Transcrivez sans rien changer le passage de la critique de Silver City ci-dessous, en commençant à « Au-delà de cette » et en terminant à « pur et dur. ».

TEXTE À ANALYSER:
----------------

Figure de proue d’un cinéma américain qui donne encore sa légitimité à l’étiquette « indépendante » pourtant en pleine perte de sens (il faut dire que l’adjectif ne veut plus dire grand-chose s’agissant des films US, car derrière des petits studios de genre se cachent souvent des majors-rouleaux compresseurs), John Sayles n’aura pas déchaîné l’enthousiasme des distributeurs français avec son quinzième long-métrage réalisé en 2004, et projeté sur nos écrans… cet été, donc avec cinq ans de retard. Depuis, l’homme a sorti Honeydripper (2007) avec Danny Glover, inédit chez nous (ben voyons), et co-signé le scénario des Chroniques de Spiderwick de Mark Waters, tout en s’offrant quelques apparitions sympathiques, notamment Dans la brume électrique de Tavernier. Handicapé par sa projection plus que tardive (le mot péremption nous vient même à l’esprit, un comble), Silver City pose la question de l’ancrage absolu du cinéma dans l’actualité ponctuelle de son moment de production et d’exploitation. Un ancrage qui privilégie l’impact mais exclut toute longévité idéologique, sauf à accepter qu’elle soit soluble dans le temps (et le film avec).

Voilà donc l’exemple type du film trop contextuel pour s’inscrire dans la durée, en tout cas d’un strict point de vue pamphlétaire. En se focalisant sur les dessous crapuleux de la campagne électorale d’un candidat « fils de » et benêt (toute ressemblance dynastique avec George W. Bush est plus qu’appuyée) au poste de gouverneur de l’Etat du Colorado, Sayles choisit de mettre les pieds dans le plat de la colère, d’alerter les consciences en pointant du doigt les dangers (sociaux et surtout environnementaux) du pouvoir bushien. Inculte, inapte, écrasé par l’ombre de son père riche popriétaire et industriel aussi protectionniste que puritain, Dickie Pilager le futur sénateur (Chris Cooper) renvoie sans aucun doute à l’incapacité notoire de George « W ». La peinture rance de son entourage politique ne vaut surtout que par l’interprétation de Richard Dreyfuss, en Directeur de Campagne retors, et qui retrouve ici l’esprit du Dick Cheney qu’il incarnait dans W. d’Oliver Stone. Le reste du casting attire la sympathie du spectateur, du beau monde d’ailleurs qui rend très crédible ces rapports humains éprouvés par les sentiments (Maria Bello), l’intégrité professionnelle mais sociopathe (Tim Roth en webmaster de site d’info underground), la rivalité amoureuse (Billy Zane), les histoires de famille (Daryl Hannah – le retour ?), l’extrêmisme (Miguel Ferrer en dangereux démagogue)…

Au-delà de cette caricature réchauffée maintenant que Jr. a quitté la Maison Blanche, Sayles introduit dans son métrage l’idée d’une paranoïa grandissante, intrigue autrement plus nerveuse et dédiée à l’enquête que mène l’ancien journaliste d’investigation reconverti dans la détection privée, Danny O’Brien (Danny Huston, épatant). Problème : Sayles souffle constamment le chaud de cette tension politique de plus en plus palpable et le froid de sa dénonciation cynique décrite ci-avant mais qui tire à blanc a posteriori. Les interventions parallèles d’un détective amateur latino que Danny O’Brien embauche pour le seconder, le monde interlope et ouvrier que fréquente le même O’Brien en menant ses recherches constituent autant d’incursions réjouissantes dans un univers que le réalisateur maîtrise mieux que le pamphlet pur et dur.

----------------

DONNÉES FOURNIES:
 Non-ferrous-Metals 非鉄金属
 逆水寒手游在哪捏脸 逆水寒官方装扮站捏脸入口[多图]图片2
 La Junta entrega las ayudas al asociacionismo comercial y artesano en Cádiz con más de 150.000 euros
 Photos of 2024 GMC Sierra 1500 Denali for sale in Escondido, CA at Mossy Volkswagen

----------------

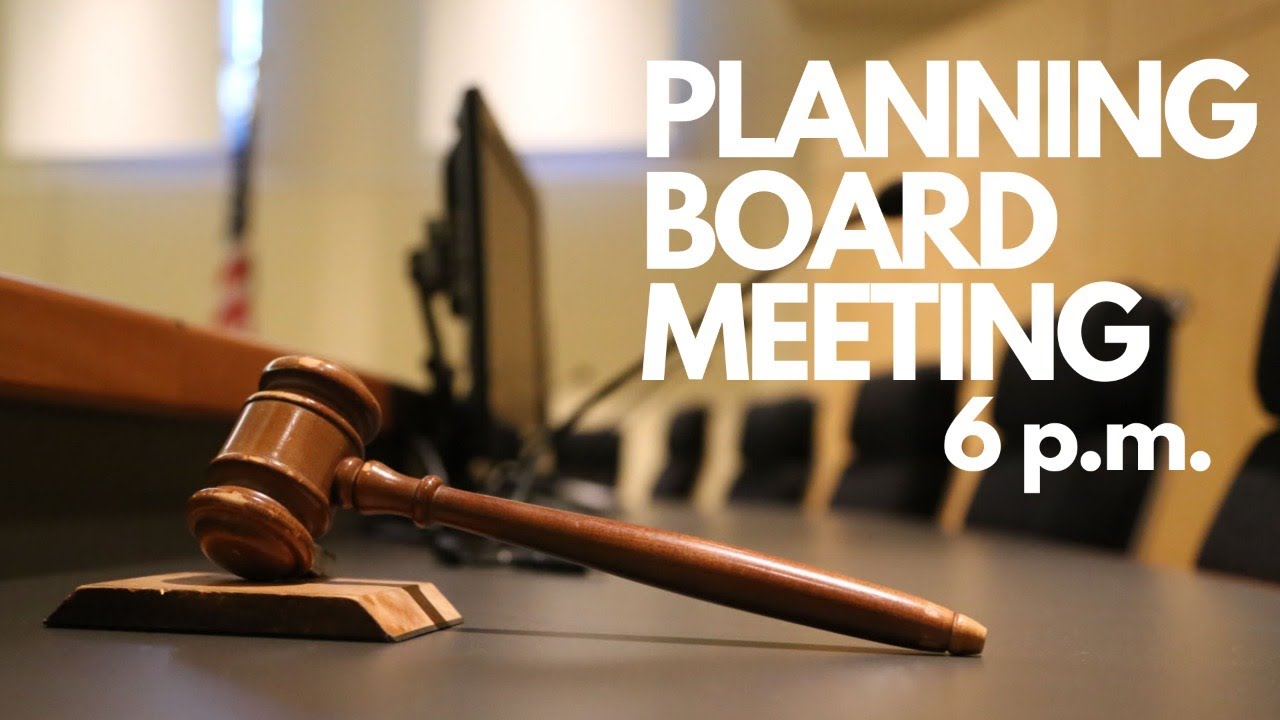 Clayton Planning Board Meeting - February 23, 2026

----------------

CORRIGÉ:
Au-delà de cette caricature réchauffée maintenant que Jr. a quitté la Maison Blanche, Sayles introduit dans son métrage l’idée d’une paranoïa grandissante, intrigue autrement plus nerveuse et dédiée à l’enquête que mène l’ancien journaliste d’investigation reconverti dans la détection privée, Danny O’Brien (Danny Huston, épatant). Problème : Sayles souffle constamment le chaud de cette tension politique de plus en plus palpable et le froid de sa dénonciation cynique décrite ci-avant mais qui tire à blanc a posteriori. Les interventions parallèles d’un détective amateur latino que Danny O’Brien embauche pour le seconder, le monde interlope et ouvrier que fréquente le même O’Brien en menant ses recherches constituent autant d’incursions réjouissantes dans un univers que le réalisateur maîtrise mieux que le pamphlet pur et dur.